#### GOAL OF THE EXERCISE:
Copy, with no changes, the lines of the records that run from the line containing "In this presented" through the end of the records, both ends included.

[Stored data entries]
☆ ☆ ☆ ☆

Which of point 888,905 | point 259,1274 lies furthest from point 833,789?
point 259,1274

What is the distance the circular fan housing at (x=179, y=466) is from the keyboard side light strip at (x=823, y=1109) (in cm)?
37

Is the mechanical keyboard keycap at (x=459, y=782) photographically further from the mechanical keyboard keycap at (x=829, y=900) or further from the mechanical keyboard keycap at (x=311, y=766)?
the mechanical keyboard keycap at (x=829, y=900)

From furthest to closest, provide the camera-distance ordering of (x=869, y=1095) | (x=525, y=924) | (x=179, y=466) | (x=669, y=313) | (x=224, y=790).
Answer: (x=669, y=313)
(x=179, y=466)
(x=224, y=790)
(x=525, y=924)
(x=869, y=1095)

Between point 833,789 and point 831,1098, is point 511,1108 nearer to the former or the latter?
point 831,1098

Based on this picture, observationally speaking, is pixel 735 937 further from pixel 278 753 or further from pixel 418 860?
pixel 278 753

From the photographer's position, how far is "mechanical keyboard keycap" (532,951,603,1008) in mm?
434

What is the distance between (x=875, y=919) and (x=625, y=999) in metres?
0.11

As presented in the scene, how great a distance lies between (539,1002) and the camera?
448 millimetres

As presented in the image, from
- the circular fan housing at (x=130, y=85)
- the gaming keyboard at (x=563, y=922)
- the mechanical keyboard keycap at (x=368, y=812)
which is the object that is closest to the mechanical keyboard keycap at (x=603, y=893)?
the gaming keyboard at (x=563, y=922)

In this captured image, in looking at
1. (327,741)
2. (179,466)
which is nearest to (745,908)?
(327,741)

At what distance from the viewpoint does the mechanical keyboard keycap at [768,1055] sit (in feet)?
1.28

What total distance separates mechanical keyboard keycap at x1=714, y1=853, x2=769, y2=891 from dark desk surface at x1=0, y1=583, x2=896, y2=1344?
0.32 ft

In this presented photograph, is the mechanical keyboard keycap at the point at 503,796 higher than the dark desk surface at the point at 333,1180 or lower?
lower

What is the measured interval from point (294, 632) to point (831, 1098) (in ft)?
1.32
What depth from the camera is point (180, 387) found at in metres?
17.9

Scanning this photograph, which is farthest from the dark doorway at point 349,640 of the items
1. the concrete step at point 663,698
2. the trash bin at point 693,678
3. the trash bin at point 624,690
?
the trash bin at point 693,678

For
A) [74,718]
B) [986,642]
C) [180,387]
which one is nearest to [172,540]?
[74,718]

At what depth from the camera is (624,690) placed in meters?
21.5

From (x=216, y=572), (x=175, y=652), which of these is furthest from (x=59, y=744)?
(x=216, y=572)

☆ ☆ ☆ ☆

#### EXERCISE RESPONSE:
In this presented photograph, is the mechanical keyboard keycap at the point at 503,796 higher than the dark desk surface at the point at 333,1180 or lower?
lower

What is the measured interval from point (294, 632) to point (831, 1098) (in ft)?
1.32
What depth from the camera is point (180, 387) found at in metres?
17.9

Scanning this photograph, which is farthest from the dark doorway at point 349,640 of the items
1. the concrete step at point 663,698
2. the trash bin at point 693,678
3. the trash bin at point 624,690
?
the trash bin at point 693,678

For
A) [74,718]
B) [986,642]
C) [180,387]
which one is nearest to [172,540]?
[74,718]

At what depth from the camera is (624,690) placed in meters?
21.5

From (x=216, y=572), (x=175, y=652), which of these is furthest from (x=59, y=744)?
(x=216, y=572)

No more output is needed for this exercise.